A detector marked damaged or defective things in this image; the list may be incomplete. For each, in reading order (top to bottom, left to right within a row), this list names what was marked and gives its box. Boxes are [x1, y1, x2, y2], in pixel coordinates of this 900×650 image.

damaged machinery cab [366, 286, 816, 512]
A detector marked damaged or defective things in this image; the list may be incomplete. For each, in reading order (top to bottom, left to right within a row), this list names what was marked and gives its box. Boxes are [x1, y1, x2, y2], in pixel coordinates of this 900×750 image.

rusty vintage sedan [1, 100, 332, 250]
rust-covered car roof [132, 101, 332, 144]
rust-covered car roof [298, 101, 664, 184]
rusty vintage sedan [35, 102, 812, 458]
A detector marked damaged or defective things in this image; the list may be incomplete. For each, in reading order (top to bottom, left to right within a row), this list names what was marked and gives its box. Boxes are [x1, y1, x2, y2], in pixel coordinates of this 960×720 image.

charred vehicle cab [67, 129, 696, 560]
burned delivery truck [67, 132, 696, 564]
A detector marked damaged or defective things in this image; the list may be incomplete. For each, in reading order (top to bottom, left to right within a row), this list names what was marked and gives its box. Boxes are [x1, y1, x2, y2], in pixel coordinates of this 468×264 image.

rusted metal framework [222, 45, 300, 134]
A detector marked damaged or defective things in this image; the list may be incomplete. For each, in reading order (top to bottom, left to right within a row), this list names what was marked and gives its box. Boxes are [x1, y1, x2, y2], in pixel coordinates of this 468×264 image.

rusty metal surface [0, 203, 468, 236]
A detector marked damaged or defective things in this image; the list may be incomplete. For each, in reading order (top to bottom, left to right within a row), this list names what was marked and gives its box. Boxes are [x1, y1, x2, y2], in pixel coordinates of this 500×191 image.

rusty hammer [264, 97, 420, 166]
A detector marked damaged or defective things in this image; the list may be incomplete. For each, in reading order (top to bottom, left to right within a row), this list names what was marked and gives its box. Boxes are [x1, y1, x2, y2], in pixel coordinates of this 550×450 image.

* **Exercise task**
Print all of the records above again, word for word, with nothing changed.

* **Response to this exercise**
A detector marked damaged or defective things in this image; the list may be incomplete. For each, in reading order (top to bottom, left to right within a row), this list names what was marked and gives its box. Boxes are [x1, y1, x2, y2], in pixel coordinates of this 900×650 image.

damaged machinery cab [366, 286, 816, 512]
A detector marked damaged or defective things in this image; the list may be incomplete. For each, in reading order (top to bottom, left to right within a row), this list names what was marked and gives its box. Boxes are [x1, y1, x2, y2], in pixel coordinates of this 900×750 image.

rusty vintage sedan [1, 100, 332, 250]
rust-covered car roof [132, 101, 332, 144]
rust-covered car roof [298, 101, 664, 184]
rusty vintage sedan [35, 102, 812, 458]
A detector marked damaged or defective things in this image; the list may be incomplete. For each, in reading order (top to bottom, left to right within a row), this list names what was marked and gives its box. Boxes are [x1, y1, x2, y2], in pixel coordinates of this 960×720 image.

charred vehicle cab [67, 129, 696, 560]
burned delivery truck [67, 132, 696, 564]
A detector marked damaged or defective things in this image; the list may be incomplete. For each, in reading order (top to bottom, left to right within a row), this list names what was marked and gives its box. Boxes are [x1, y1, x2, y2], in pixel coordinates of this 468×264 image.

rusted metal framework [222, 45, 300, 134]
A detector marked damaged or defective things in this image; the list may be incomplete. For each, in reading order (top to bottom, left to right within a row), this list names what was marked and gives its box. Boxes are [x1, y1, x2, y2], in pixel coordinates of this 468×264 image.

rusty metal surface [0, 203, 468, 236]
A detector marked damaged or defective things in this image; the list may be incomplete. For each, in reading order (top to bottom, left to right within a row), this list names what was marked and gives its box. Boxes are [x1, y1, x2, y2], in pixel coordinates of this 500×191 image.

rusty hammer [264, 97, 420, 166]
A detector marked damaged or defective things in this image; the list may be incomplete. For each, in reading order (top to bottom, left to right within a row), this list names what was marked and gives its box. Boxes are [x1, y1, x2, y2], in pixel coordinates of this 550×450 image.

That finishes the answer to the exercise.